• **DOCUMENT SECTION**:
▼▼▼
# Carbide tip tool making question



## Mike Mills (Jan 10, 2013)

I just made a carbide tip tool. I used my radial arm saw with a metal blade to cut the recess, then smoothed with a file and diamond hone.
But I have a question. Why is the cutter recessed to start with? Only one edge is protected. Is it because that is the way the first one was made or maybe because it just looks pretty? I see no reason why the top of the bar can not be smoothed and the cutter mounted to the top.


----------



## RusDemka (Jan 10, 2013)

Mike Mills said:


> I just made a carbide tip tool. I used my radial arm saw with a metal blade to cut the recess, then smoothed with a file and diamond hone.
> But I have a question. Why is the cutter recessed to start with? Only one edge is protected. Is it because that is the way the first one was made or maybe because it just looks pretty? I see no reason why the top of the bar can not be smoothed and the cutter mounted to the top.



They do that to have a perfect seat for the cutter, I make my own carbide too tools for the ewt cutters. I use a mill to make a perfect seat and the tap for the screw is perfectly square to the seat, I have broken a cutter before from an uneven seat. 

I actually have 3 of the round cutter tools right now that I made for trades for pen blanks, cutter included...

I would love to see some photos...


----------



## Mike Mills (Jan 10, 2013)

I know it is there somewhere. I had just told Josh how my shop was all messed up working on a grinding station change and a new lathe wall cabinet. Hope to have it back to normal in a week.
Anyway, here is my attempt. After forming the left side I decided to thin the right side for making plunge cuts.
Ain't pretty but as soon as I can get to my lathe I will see if it cuts.
[attachment=16012][attachment=16013][attachment=16014]


----------



## RusDemka (Jan 10, 2013)

That's not bad.. let me know how it works, I have the full line of the carbide tools that I made myself, always a pleasure to use your own made tools. And the satisfaction of not spending a fortune lol


----------



## scrimman (Jan 11, 2013)

Which is the reason I'm watching this thread like a hawk.....I've been thinking about doing the exact same thing. 
Has anyone top mounted one of these cutters before?



RusDemka said:


> That's not bad.. let me know how it works, I have the full line of the carbide tools that I made myself, always a pleasure to use your own made tools. And the satisfaction of not spending a fortune lol


----------



## RusDemka (Jan 11, 2013)

scrimman said:


> Which is the reason I'm watching this thread like a hawk.....I've been thinking about doing the exact same thing.
> Has anyone top mounted one of these cutters before?



Yes I have, the cutter cracked in half while turning, but it could have been for other reasons, the cutters are pricy I didn't want to keep trying.. lol


----------



## Mike Mills (Jan 11, 2013)

scrimman said:


> Which is the reason I'm watching this thread like a hawk.....I've been thinking about doing the exact same thing.
> Has anyone top mounted one of these cutters before?
▲▲▲
• **Scraped caption text data**:
▼▼▼
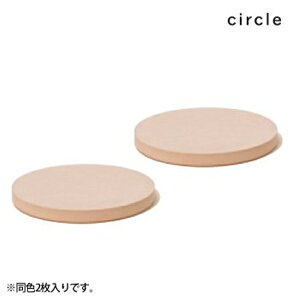 ソイル soil コースター / ラージ・サークル ( 2枚セット )【 楽天スーパーSALE お買い物マラソン 公式 正規品 日本製 珪藻土 珪藻土マット コースター 左官 ギフト 贈り物 ハロウィン ブラック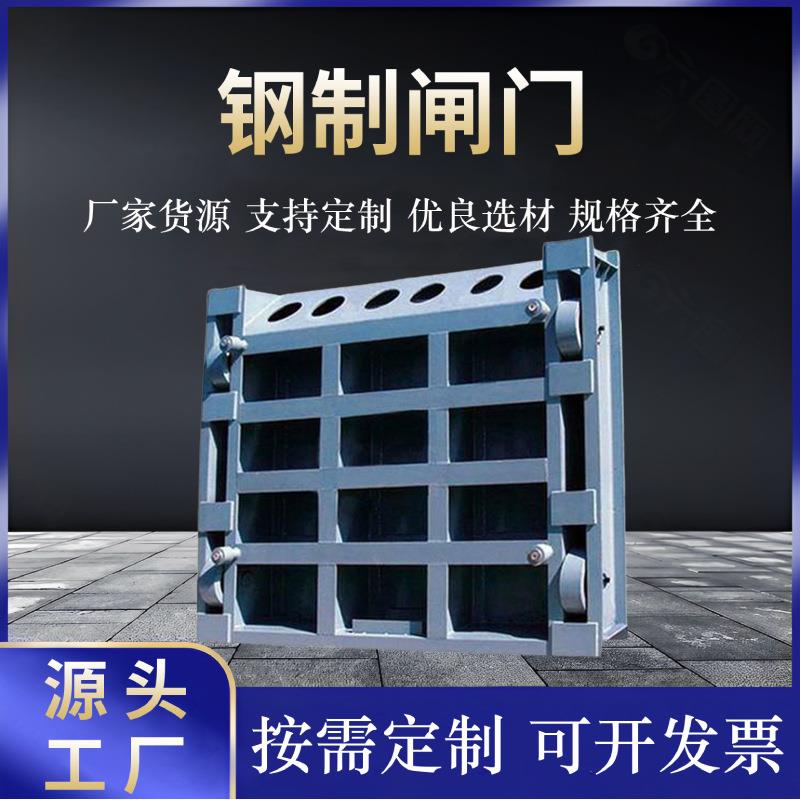 钢制闸门平板钢闸门渠道闸门不锈钢止水闸门机闸一体式钢闸门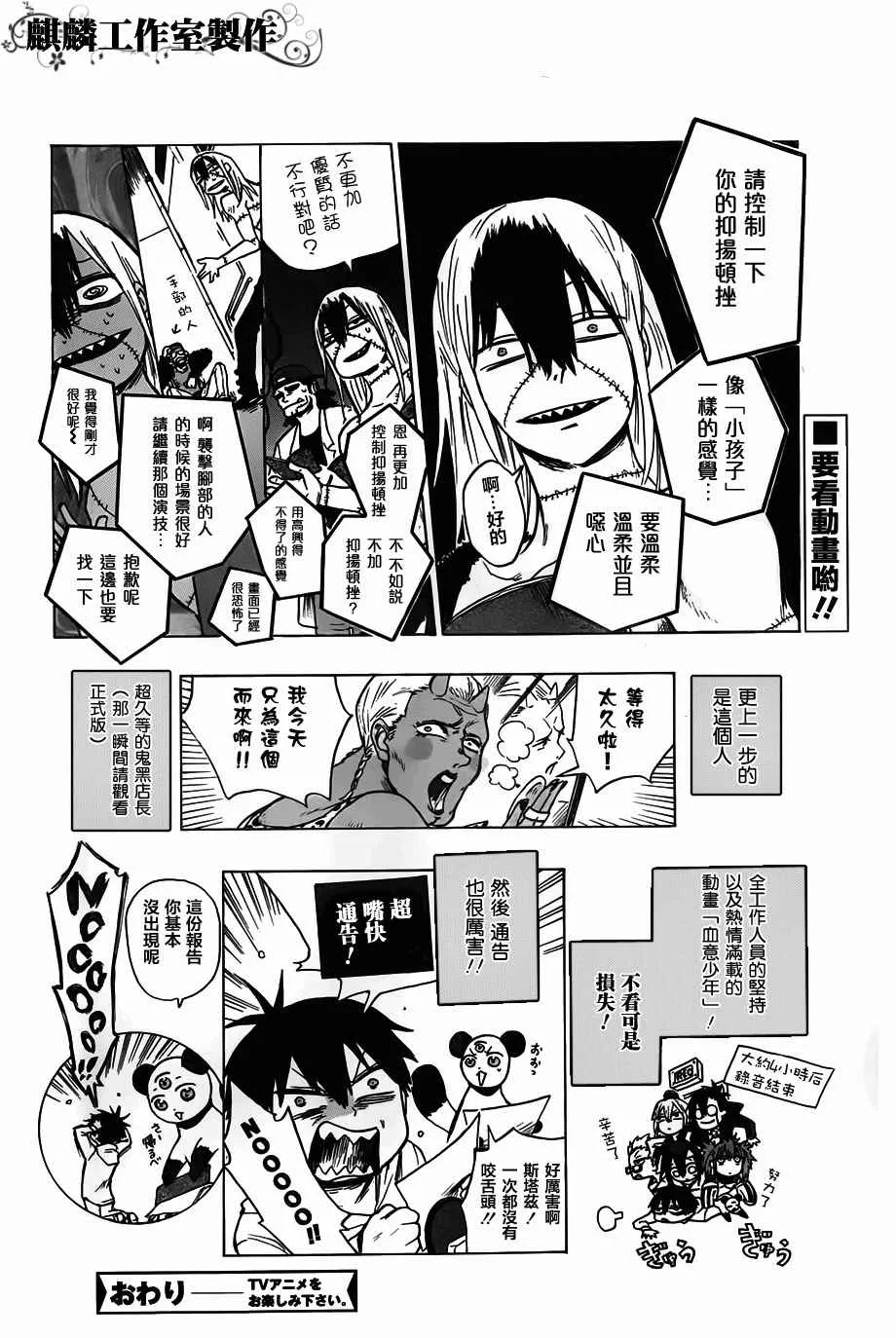 第48话 第36页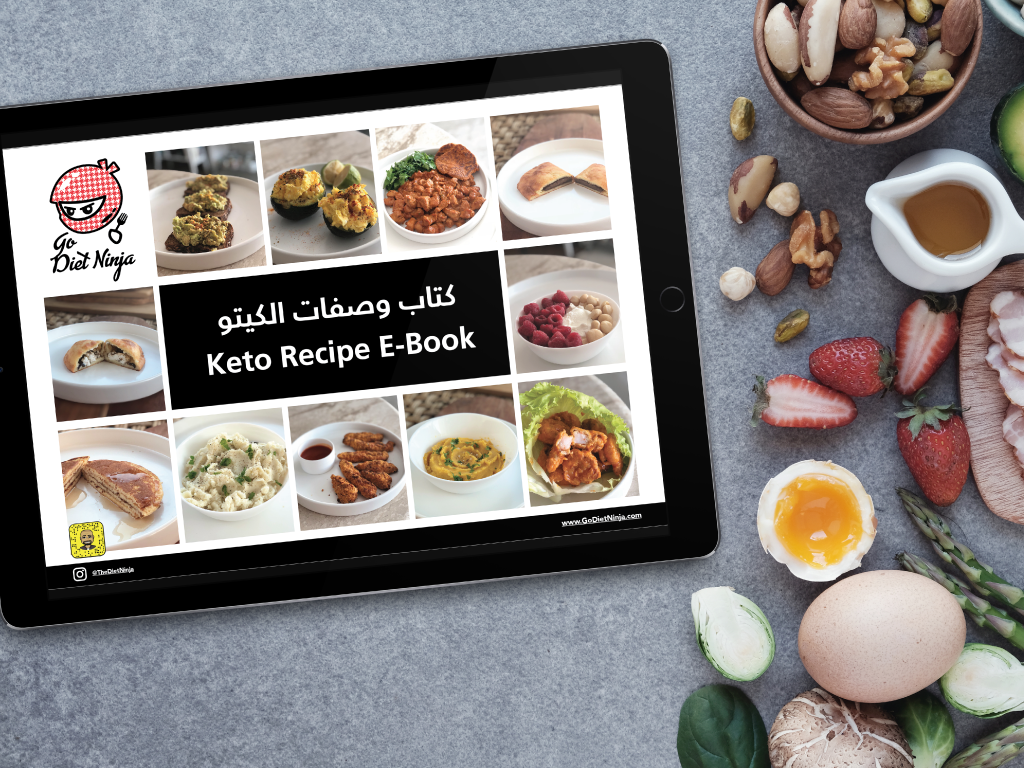 Keto Recipe E-Book – GoDietNinja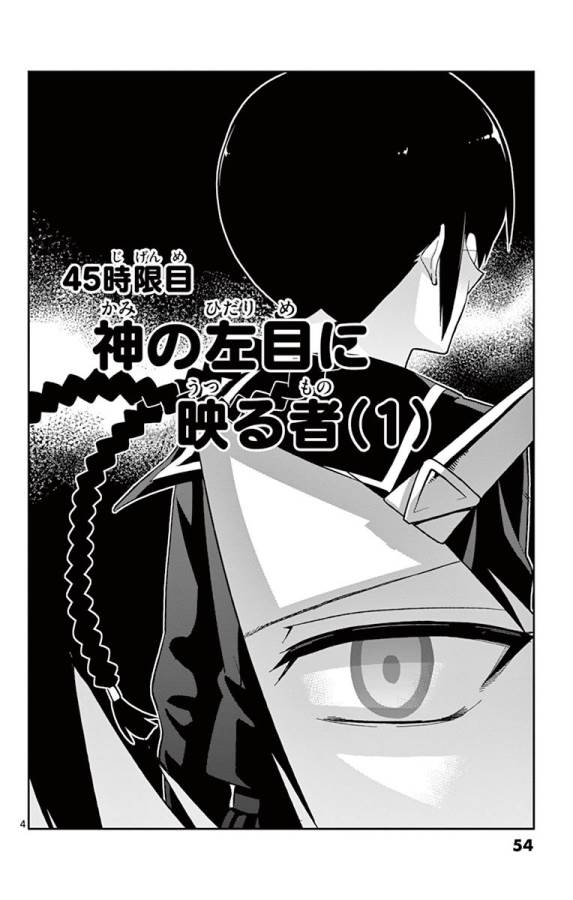 ICHIBA KUROGANE WA KASEGITAI - raw - Chapter 45 - https://jpdd.ccdd.to/JPDD/ichibakuroganewakasegitai/74744/mdquqjyw3nf.jpg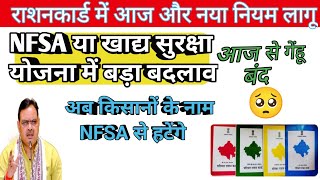 खाद्य सुरक्षा से जुड़ी बड़ी अपडेट।NFSA form।NFSA se Judi badi update।khadya surksha se Judi update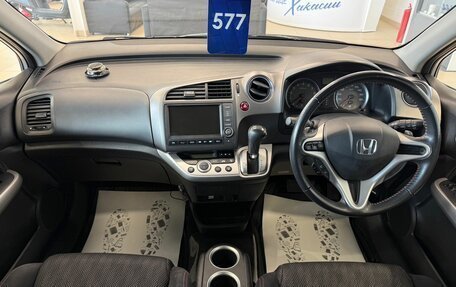 Honda Stream II, 2011 год, 1 299 000 рублей, 16 фотография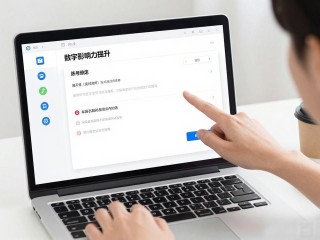 TP官方下载安装指南：快速提升数字影响力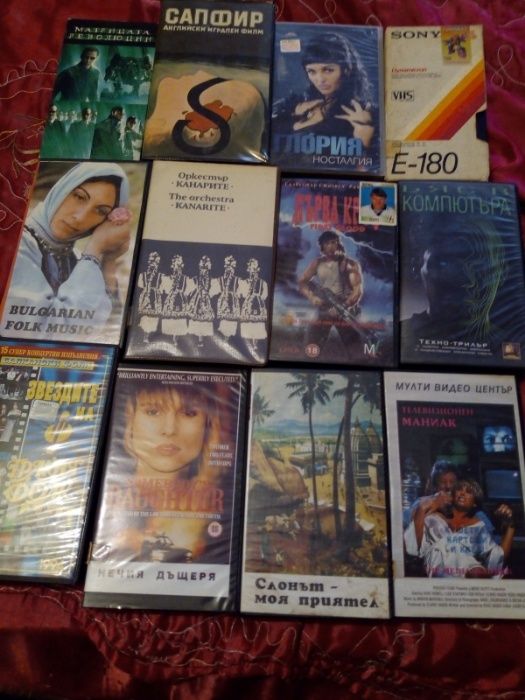 Видио касети от 1985-1995г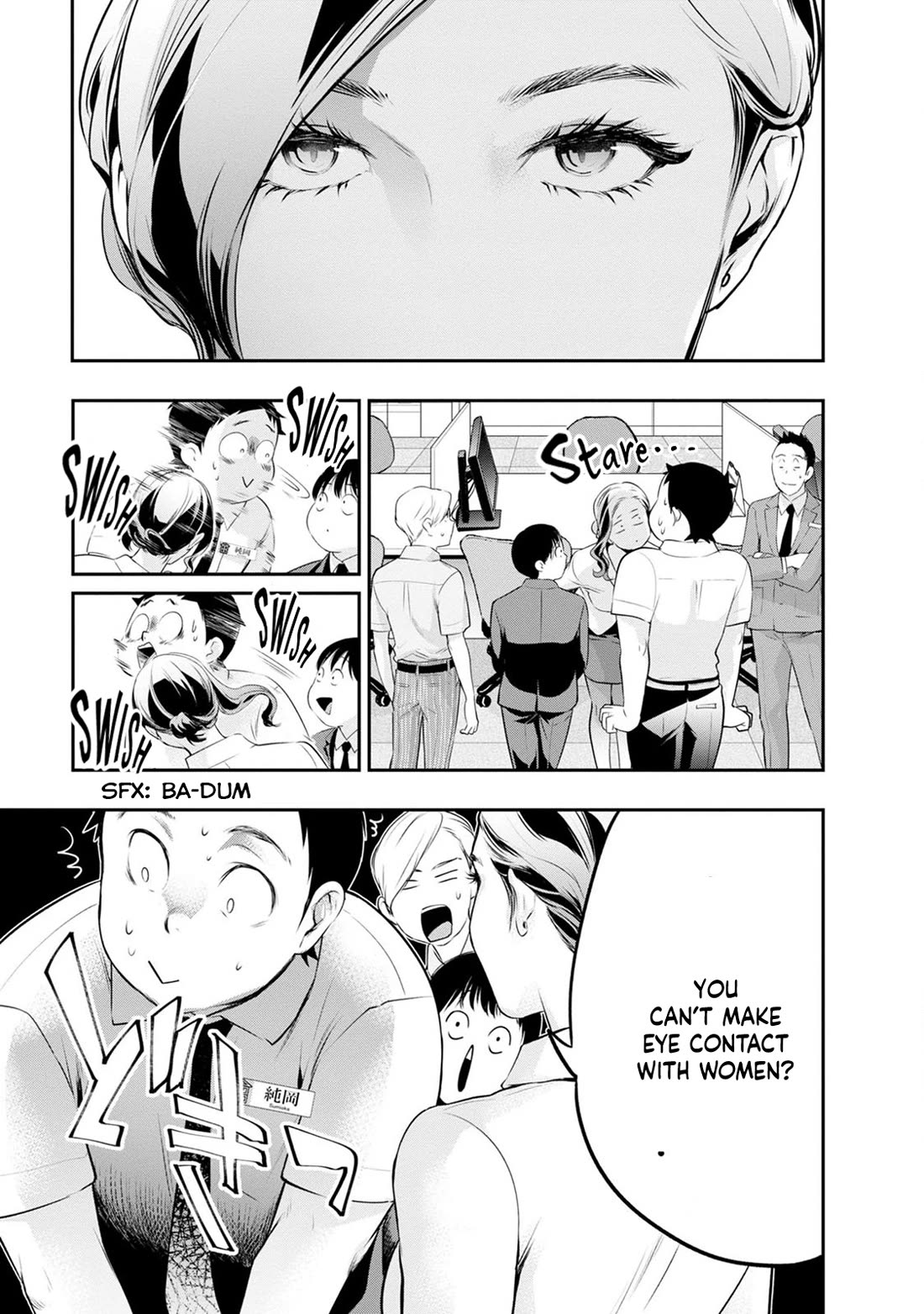 Itonami itonamezu chapter 27 page 14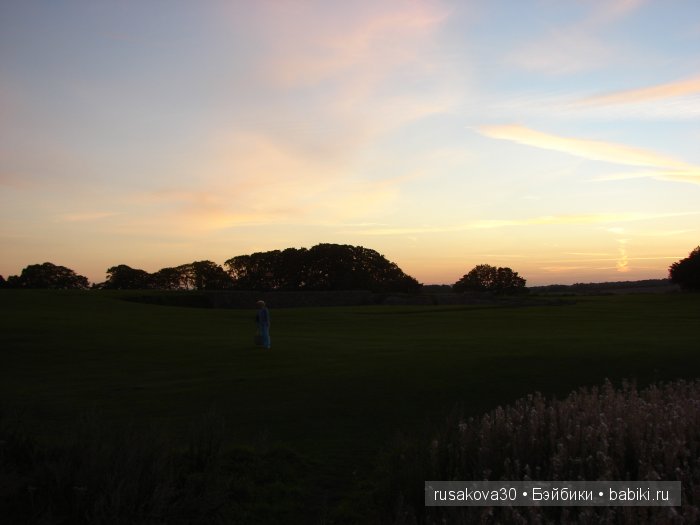 Старый Сарум (старый город)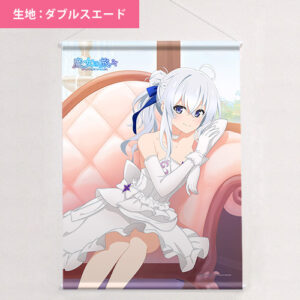 魔女の旅々]描き下ろしラバーマット（イレイナ／舞踏会）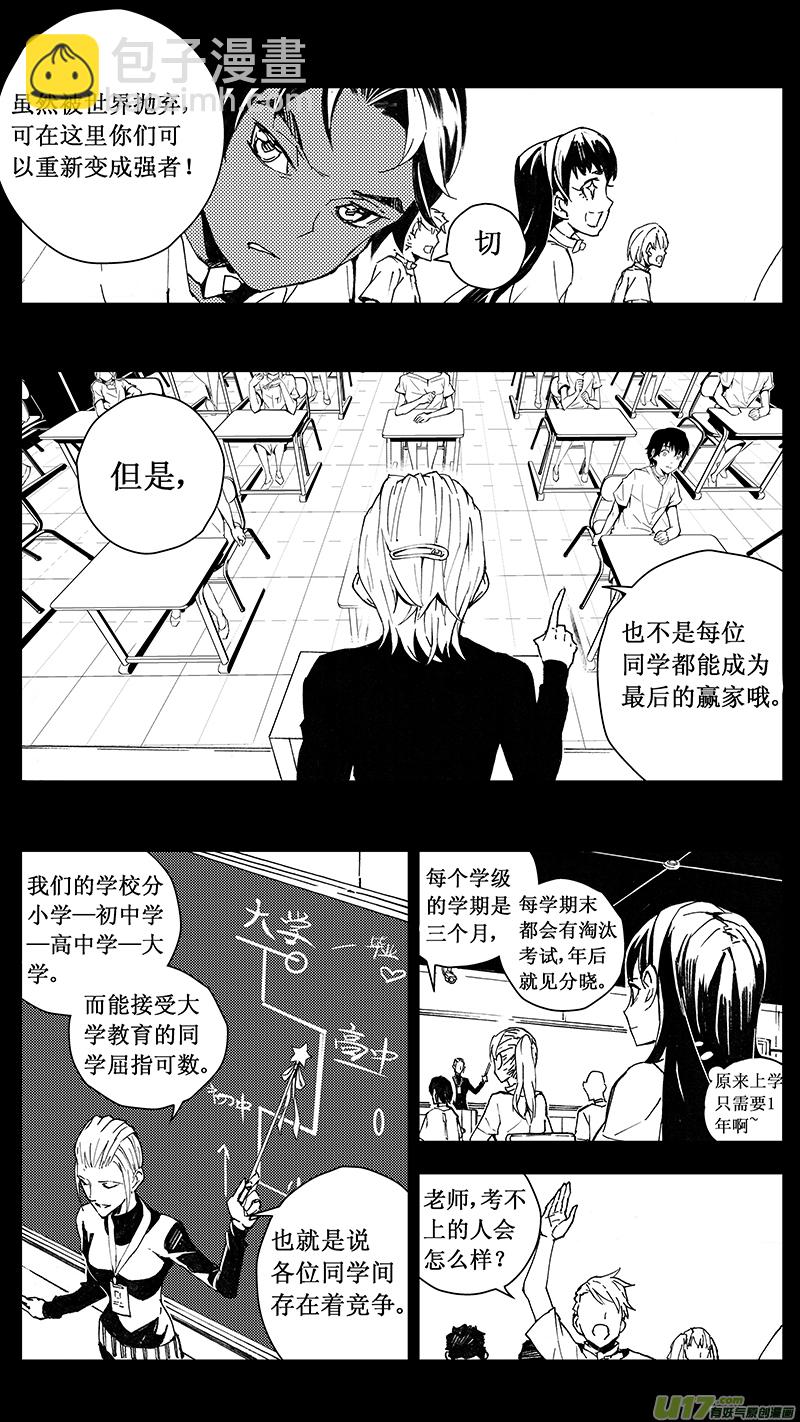 🍶雏蜂 68  尘封的爱意 （其二） 第7页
▲▲▲
• **BRIEF 1**:
In the carbide tool thread, why does RusDemka say the cutter is set into a recess? Answer in one to three sentences.
• **BRIEF 2**:
Reproduce the part of the carbide tool thread between "They do that" and "blanks, cutter included...", inclusive.

• **ANSWER SECTION 1**:
The recess gives the cutter a perfect seat. RusDemka mills the seat so the screw tap is perfectly square to it, and has broken a cutter before because of an uneven seat.

• **ANSWER SECTION 2**:
They do that to have a perfect seat for the cutter, I make my own carbide too tools for the ewt cutters. I use a mill to make a perfect seat and the tap for the screw is perfectly square to the seat, I have broken a cutter before from an uneven seat. 

I actually have 3 of the round cutter tools right now that I made for trades for pen blanks, cutter included...